Kutipan Sumber -
^^^^
YOGYAKARTA, MENARA62.COM — Generasi Z memilih karier sebagai guru merupakan pencampuran kuat antara motivasi altruistik, instrinsik, dan ekstrinsik. Kemudian terbukanya kesempatan untuk mengembangkan diri dan mencoba hal-hal baru (self development) memperkuat minat Gen Z untuk memilih profesi sebagai guru.
Hal tersebut merupakan temuan penelitian Prof Dr Suyatno SPdI, MPdI Dosen Program Studi Pendidikan Guru Sekolah Dasar, Fakultas Keguruaan Ilmu Pendidikan, Universitas Ahmad Dahlan (PGSD FKIP UAD) Yogyakarta. Hasil penelitian tersebut diungkapkan pada pidato pengukuhan Guru Besar Bidang Ilmu Manajemen Berbasis Sekolah di Kampus 4 UAD Yogyakarta, Sabtu (25/5/2024).
Selain Prof Suyatno, Sidang Terbuka Senat UAD juga mengukuhkan dua guru besar. Mereka adalah Prof Dr Fithriatus Shalihah SH, MH sebagai Guru Besar Bidang Ilmu Hukum; dan Prof Dra Alif Muarifah SPsi, MSi, PhD, sebagai Guru Besar Bidang Ilmu Psikologi.
Lebih lanjut Suyatno menjelaskan selain hal tersebut, faktor agama dan budaya juga menjadi pertimbangan penting bagi Gen Z di Indonesia untuk memutuskan pilihan karier mereka. “Gen Z memastikan pilihan karier mereka sebagai guru selaras dengan nilai-nilai yang dianggap penting oleh agama dan budaya yang berkembang di Indonesia,” kata Suyatno.
Menurut Suyatno, ada beberapa transformasi pendidikan guru agar profesi guru menjadi pilihan karier yang menarik bagi generasi muda di masa datang. Di antaranya, peningkatan makna dalam bekerja bagi Guru Gen Z; perbaiki ekosistem profesi guru; masalah klasik kesejahteraan guru : ciptakan kesejahteraan yang berkeadilan; kurangi beban kerja administrasi guru; manfaatkan intangible capital; teologi perumpaan dengan Tuhan.
^^^^
Tugas Pengerjaan -
1) Dalam kutipan sumber tentang minat Gen Z menjadi guru, Prof Suyatno dikukuhkan sebagai Guru Besar bidang ilmu apa?
2) Tulis lanjutan berita tentang minat Gen Z menjadi guru, mulai setelah kalimat terakhir yang ditampilkan.

(Pertanyaan tentang suasana dalam gambar)
^^^^
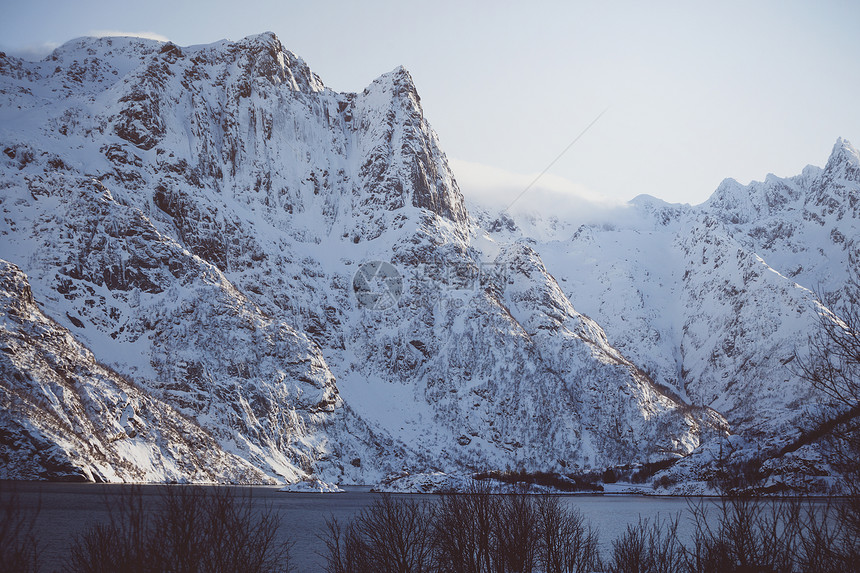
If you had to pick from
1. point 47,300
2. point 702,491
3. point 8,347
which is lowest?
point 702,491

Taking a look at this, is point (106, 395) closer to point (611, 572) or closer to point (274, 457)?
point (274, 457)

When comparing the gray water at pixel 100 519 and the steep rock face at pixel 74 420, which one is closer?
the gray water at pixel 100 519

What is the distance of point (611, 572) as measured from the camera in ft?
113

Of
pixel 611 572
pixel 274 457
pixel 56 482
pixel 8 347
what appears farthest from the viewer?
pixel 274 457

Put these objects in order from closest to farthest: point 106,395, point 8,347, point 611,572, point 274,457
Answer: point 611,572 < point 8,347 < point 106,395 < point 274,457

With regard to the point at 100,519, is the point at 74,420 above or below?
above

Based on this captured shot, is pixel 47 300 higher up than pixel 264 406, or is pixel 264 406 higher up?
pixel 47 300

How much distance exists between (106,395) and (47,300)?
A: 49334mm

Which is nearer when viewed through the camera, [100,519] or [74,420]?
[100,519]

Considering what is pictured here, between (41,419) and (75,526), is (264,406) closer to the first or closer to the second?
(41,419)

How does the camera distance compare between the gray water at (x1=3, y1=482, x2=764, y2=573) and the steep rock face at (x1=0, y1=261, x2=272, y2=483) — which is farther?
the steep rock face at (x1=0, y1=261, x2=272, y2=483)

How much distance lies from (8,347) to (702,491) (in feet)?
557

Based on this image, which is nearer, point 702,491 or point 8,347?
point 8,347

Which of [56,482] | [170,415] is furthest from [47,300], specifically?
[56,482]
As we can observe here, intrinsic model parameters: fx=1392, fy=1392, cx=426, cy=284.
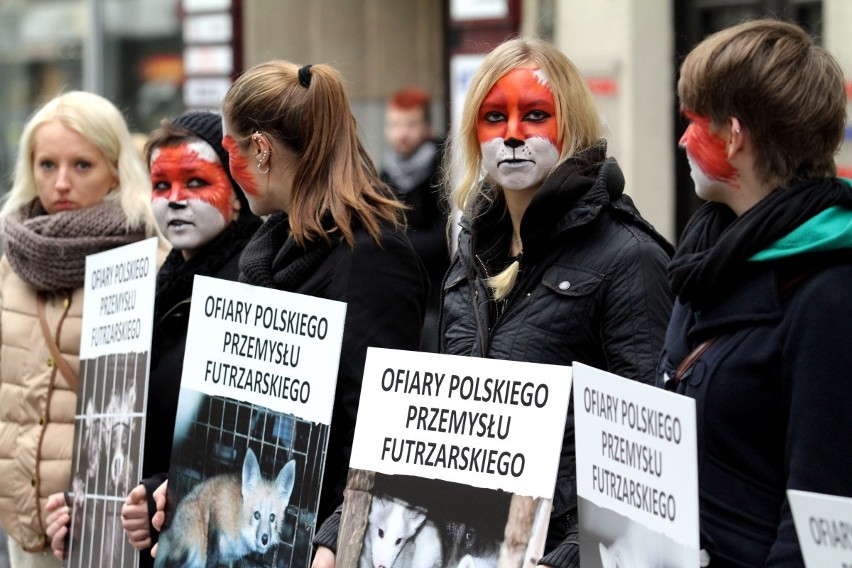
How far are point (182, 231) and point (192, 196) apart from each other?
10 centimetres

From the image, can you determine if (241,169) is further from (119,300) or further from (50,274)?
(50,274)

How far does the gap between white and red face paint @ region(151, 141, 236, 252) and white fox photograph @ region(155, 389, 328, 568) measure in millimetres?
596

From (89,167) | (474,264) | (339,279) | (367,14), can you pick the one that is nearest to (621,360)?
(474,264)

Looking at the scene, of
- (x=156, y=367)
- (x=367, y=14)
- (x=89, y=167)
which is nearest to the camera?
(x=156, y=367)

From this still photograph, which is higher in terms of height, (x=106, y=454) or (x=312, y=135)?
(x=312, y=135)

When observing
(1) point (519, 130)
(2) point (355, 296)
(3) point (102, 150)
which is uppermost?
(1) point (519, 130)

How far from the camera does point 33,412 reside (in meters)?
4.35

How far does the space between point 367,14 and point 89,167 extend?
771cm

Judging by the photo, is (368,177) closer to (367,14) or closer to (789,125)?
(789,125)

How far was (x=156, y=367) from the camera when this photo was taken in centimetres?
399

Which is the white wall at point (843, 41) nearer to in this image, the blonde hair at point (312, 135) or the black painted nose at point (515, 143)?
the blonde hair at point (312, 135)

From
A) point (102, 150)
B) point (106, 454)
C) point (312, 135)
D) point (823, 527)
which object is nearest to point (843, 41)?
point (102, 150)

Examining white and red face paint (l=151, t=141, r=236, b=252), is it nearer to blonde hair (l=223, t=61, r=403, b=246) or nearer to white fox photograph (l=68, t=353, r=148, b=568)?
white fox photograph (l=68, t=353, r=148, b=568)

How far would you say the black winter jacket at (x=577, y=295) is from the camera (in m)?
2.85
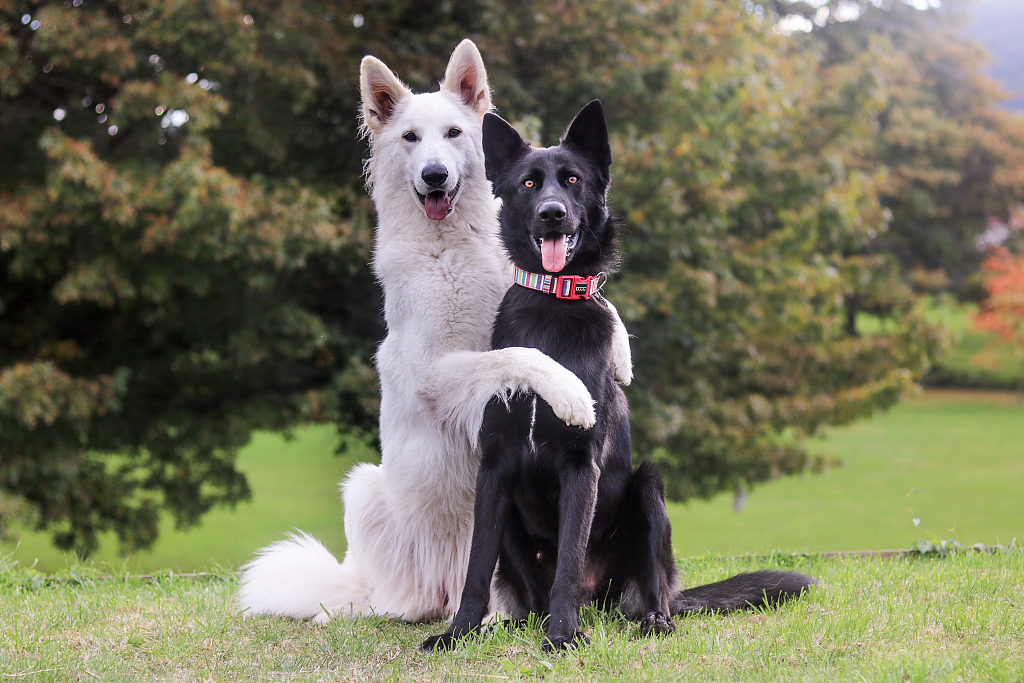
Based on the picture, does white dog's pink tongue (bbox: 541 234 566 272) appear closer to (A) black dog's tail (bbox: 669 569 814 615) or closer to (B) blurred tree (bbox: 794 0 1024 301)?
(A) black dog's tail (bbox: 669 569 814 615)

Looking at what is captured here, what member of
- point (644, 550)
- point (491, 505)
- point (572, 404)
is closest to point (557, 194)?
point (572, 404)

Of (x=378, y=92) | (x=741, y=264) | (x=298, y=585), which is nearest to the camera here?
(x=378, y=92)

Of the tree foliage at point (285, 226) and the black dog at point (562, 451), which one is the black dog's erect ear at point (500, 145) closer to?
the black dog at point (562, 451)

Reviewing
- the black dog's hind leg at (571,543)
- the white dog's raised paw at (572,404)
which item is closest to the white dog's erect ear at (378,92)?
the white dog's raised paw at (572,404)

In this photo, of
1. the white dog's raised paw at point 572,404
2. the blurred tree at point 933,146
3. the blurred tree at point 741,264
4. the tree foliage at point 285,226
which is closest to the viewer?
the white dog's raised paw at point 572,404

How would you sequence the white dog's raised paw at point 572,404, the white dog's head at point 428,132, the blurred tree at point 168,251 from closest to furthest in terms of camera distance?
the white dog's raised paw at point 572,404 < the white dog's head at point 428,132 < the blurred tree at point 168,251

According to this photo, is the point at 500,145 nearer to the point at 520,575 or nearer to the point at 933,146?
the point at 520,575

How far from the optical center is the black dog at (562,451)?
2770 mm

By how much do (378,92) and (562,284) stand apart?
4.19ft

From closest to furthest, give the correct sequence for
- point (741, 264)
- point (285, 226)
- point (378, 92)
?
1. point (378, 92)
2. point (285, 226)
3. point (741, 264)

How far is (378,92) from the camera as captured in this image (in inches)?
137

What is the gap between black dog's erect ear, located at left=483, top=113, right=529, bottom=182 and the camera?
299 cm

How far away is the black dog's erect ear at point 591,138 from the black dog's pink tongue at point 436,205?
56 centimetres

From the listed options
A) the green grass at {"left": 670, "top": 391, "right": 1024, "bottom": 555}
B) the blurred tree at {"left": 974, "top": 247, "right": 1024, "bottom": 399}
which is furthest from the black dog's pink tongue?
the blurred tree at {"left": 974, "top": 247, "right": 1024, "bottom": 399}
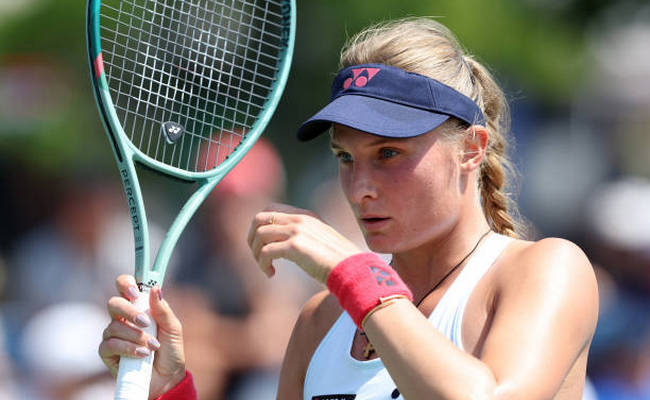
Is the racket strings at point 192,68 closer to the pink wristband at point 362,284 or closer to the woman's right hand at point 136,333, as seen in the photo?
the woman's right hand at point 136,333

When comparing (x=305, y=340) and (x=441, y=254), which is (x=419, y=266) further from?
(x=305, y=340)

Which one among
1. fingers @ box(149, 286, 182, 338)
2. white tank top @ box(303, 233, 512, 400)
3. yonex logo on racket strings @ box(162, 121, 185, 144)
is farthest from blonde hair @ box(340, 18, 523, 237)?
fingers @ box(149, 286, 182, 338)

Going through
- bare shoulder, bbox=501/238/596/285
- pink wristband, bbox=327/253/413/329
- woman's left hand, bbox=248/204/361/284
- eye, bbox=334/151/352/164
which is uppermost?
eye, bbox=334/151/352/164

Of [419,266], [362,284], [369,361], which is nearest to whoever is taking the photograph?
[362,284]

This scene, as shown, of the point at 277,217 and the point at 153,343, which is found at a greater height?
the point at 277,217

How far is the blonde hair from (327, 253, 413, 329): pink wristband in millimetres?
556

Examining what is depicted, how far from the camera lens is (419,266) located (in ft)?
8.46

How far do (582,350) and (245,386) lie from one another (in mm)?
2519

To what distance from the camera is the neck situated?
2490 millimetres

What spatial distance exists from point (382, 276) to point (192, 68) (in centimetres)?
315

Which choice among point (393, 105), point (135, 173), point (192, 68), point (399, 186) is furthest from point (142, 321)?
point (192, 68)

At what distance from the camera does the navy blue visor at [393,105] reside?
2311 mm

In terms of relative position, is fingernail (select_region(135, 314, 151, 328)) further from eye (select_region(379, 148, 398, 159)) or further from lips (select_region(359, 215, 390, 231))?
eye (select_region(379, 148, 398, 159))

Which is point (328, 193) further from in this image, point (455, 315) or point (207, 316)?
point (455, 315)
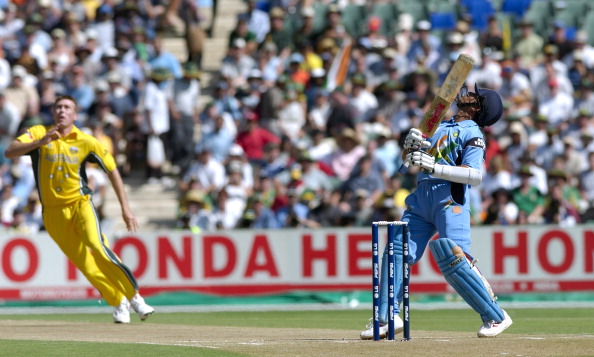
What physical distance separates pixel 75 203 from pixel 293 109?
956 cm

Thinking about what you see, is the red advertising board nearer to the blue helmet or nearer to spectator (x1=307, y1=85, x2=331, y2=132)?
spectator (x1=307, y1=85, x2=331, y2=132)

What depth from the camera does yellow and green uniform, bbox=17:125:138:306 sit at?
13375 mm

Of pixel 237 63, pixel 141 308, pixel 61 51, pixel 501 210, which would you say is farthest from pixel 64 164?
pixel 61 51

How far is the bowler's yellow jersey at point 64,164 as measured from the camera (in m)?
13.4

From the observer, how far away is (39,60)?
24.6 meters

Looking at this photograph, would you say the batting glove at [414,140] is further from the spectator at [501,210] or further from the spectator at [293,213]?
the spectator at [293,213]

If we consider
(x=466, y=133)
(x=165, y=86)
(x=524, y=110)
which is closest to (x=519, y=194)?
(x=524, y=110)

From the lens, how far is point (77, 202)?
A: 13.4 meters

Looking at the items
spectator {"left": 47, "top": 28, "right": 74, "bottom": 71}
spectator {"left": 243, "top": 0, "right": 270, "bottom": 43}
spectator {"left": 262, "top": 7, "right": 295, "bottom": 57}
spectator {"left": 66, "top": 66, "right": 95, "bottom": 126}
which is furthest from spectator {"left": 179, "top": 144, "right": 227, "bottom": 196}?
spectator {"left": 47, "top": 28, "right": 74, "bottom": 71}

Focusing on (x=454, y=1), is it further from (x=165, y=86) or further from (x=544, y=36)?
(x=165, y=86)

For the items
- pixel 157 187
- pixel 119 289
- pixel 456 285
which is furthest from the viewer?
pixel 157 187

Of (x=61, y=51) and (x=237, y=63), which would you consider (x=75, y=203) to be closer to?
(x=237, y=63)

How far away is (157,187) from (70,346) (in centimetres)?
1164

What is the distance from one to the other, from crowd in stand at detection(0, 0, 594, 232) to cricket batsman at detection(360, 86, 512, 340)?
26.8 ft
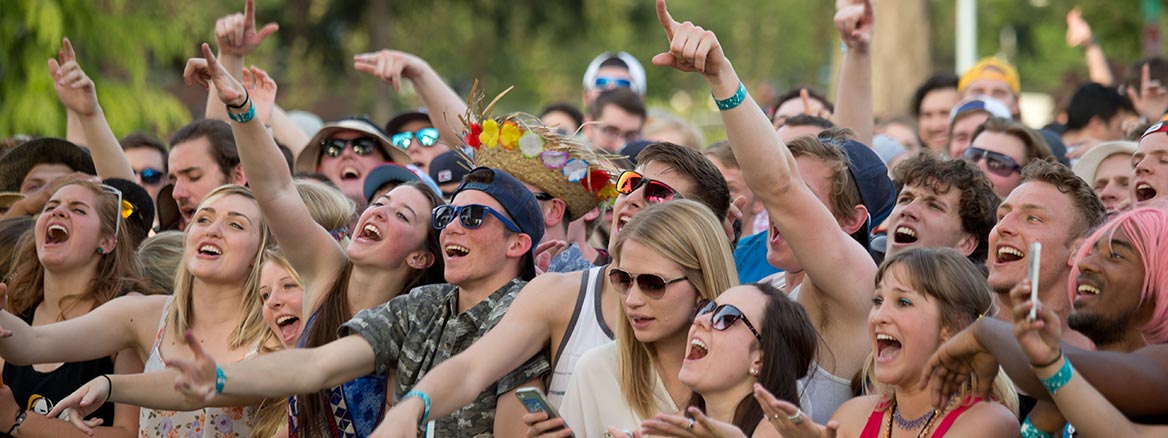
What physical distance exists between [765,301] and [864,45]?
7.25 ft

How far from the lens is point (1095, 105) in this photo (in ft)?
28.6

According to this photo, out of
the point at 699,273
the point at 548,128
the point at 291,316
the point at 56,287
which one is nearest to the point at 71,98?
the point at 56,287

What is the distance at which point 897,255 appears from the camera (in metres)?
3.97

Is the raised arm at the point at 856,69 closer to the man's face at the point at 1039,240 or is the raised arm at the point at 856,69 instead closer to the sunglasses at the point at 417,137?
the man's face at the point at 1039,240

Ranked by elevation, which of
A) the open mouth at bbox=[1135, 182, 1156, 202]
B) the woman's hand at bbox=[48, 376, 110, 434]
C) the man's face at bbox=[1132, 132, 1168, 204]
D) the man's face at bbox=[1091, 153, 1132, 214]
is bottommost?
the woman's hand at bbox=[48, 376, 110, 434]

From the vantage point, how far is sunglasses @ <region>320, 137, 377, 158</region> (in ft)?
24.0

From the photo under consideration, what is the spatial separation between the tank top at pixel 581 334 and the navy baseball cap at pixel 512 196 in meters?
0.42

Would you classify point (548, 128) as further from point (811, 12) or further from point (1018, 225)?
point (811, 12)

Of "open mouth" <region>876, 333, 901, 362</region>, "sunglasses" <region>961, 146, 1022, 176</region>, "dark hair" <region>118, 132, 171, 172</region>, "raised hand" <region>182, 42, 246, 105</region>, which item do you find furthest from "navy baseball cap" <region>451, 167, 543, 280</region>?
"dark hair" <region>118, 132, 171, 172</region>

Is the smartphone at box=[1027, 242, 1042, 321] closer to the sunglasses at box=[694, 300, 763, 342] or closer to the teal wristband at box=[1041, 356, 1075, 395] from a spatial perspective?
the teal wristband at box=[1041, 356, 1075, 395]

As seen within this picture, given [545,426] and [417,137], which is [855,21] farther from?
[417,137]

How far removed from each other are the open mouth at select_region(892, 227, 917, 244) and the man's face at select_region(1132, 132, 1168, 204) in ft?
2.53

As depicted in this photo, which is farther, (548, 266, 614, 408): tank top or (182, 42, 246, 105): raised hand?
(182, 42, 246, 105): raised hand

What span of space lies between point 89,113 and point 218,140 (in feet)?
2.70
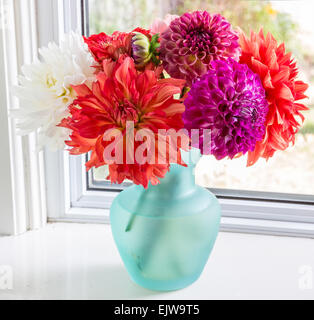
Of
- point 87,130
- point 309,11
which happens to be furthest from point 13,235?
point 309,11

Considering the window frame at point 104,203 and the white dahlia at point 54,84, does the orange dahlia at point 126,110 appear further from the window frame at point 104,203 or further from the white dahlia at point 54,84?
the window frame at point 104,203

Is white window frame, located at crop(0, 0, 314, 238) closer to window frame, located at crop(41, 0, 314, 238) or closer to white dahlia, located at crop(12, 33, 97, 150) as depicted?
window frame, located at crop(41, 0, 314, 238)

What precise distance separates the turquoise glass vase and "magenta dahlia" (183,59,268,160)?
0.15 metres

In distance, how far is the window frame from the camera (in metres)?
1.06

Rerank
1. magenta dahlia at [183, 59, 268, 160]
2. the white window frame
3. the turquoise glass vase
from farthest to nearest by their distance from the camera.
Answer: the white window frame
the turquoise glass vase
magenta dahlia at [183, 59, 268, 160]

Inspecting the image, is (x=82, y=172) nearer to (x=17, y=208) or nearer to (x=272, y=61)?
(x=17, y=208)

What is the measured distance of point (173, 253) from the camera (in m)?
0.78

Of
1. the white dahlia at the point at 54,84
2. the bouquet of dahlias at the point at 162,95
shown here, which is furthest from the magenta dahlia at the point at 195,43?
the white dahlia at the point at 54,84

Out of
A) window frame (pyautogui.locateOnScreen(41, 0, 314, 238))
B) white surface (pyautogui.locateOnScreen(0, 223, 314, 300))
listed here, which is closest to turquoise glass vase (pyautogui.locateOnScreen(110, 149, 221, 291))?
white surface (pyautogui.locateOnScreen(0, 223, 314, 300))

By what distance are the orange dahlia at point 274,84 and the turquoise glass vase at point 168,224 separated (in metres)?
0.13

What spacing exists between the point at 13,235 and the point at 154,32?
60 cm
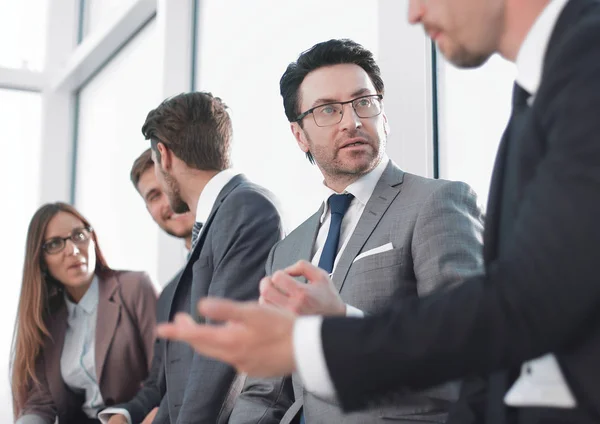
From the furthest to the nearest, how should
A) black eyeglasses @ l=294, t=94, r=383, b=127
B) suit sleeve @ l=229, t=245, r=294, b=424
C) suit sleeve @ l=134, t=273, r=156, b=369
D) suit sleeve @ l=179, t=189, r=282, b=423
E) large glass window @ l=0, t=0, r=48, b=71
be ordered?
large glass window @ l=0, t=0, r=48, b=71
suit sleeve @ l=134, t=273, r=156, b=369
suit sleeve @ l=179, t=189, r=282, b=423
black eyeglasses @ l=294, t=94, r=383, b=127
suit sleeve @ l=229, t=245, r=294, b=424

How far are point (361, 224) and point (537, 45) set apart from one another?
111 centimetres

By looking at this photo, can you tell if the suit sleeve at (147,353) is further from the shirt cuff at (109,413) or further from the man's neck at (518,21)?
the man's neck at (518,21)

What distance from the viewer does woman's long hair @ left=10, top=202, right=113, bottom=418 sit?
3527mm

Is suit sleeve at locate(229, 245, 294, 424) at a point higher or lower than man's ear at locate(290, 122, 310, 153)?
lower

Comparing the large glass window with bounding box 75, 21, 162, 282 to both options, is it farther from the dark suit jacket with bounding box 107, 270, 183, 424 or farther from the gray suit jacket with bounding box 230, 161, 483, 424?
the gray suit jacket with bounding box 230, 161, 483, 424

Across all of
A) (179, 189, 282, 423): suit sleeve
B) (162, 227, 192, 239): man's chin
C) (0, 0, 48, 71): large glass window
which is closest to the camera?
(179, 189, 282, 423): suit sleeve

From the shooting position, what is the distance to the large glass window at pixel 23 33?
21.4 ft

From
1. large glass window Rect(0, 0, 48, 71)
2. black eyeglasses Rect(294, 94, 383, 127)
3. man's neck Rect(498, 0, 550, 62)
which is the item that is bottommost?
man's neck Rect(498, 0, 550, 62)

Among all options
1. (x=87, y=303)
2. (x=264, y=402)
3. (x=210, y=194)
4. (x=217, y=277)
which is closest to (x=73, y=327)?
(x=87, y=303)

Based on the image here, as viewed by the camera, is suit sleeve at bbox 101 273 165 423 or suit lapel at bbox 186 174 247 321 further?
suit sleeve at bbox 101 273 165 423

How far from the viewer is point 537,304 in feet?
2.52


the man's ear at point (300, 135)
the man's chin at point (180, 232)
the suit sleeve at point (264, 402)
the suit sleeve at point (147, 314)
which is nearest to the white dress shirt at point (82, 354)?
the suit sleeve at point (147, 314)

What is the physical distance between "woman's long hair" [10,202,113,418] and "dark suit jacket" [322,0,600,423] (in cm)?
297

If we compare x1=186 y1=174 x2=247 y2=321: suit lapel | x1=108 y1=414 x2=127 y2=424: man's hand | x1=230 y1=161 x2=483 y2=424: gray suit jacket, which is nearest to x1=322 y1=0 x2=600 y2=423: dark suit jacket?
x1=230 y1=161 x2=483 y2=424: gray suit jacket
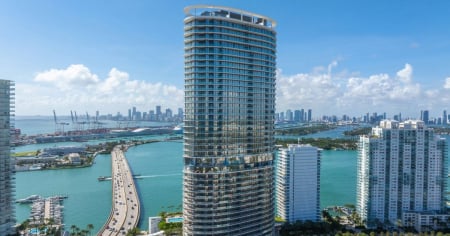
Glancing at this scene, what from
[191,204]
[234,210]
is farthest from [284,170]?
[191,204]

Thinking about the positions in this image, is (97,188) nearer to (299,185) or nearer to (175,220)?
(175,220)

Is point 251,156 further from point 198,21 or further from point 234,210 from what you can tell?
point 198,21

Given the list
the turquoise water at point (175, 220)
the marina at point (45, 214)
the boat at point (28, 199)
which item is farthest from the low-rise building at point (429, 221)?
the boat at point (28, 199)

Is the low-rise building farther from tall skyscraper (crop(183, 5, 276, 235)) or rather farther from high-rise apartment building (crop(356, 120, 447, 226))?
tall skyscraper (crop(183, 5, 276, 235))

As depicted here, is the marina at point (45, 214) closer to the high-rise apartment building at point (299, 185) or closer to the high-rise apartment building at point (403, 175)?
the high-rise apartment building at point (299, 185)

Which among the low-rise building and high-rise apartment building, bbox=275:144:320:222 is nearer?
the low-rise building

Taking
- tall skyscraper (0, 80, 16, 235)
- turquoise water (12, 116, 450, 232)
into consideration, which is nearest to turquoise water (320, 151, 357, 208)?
^^^^
Hasil -
1) Manajemen Berbasis Sekolah.

2)
Kiat tersebut, kata Suyatno, untuk mengatasi penurunan minat generasi muda untuk menjadi guru. Sebab meskipun dikenal sebagai salah satu pekerjaan yang mulia dan memiliki status sosial tinggi dalam pandangan mayoritas masyarakat Indonesia, minat masyarakat untuk menjadi seorang guru di Indonesia telah mengalami penurunan cukup drastis.
“Beberapa program studi keguruan dan ilmu pendidikan yang awal 2010-an menjadi program-program studi favorit dan mendapat animo masyarakat tinggi, kini telah mengalami penurunan animo yang cukup drastis,” tandas Suyatno.
Selain itu, tambah Suyatno, beberapa kebijakan pemerintah terkait pengembangan profesi guru juga menjadi penyebab menurunnya animo ini. Tahun 2005, pemerintah mengeluarkan Undang-undang Guru dan Dosen. Kebijakan ini menyebabkan dalam satu dekade berikutnya Indonesia memiliki stok calon guru yang melimpah, bahkan melebihi daya tampung.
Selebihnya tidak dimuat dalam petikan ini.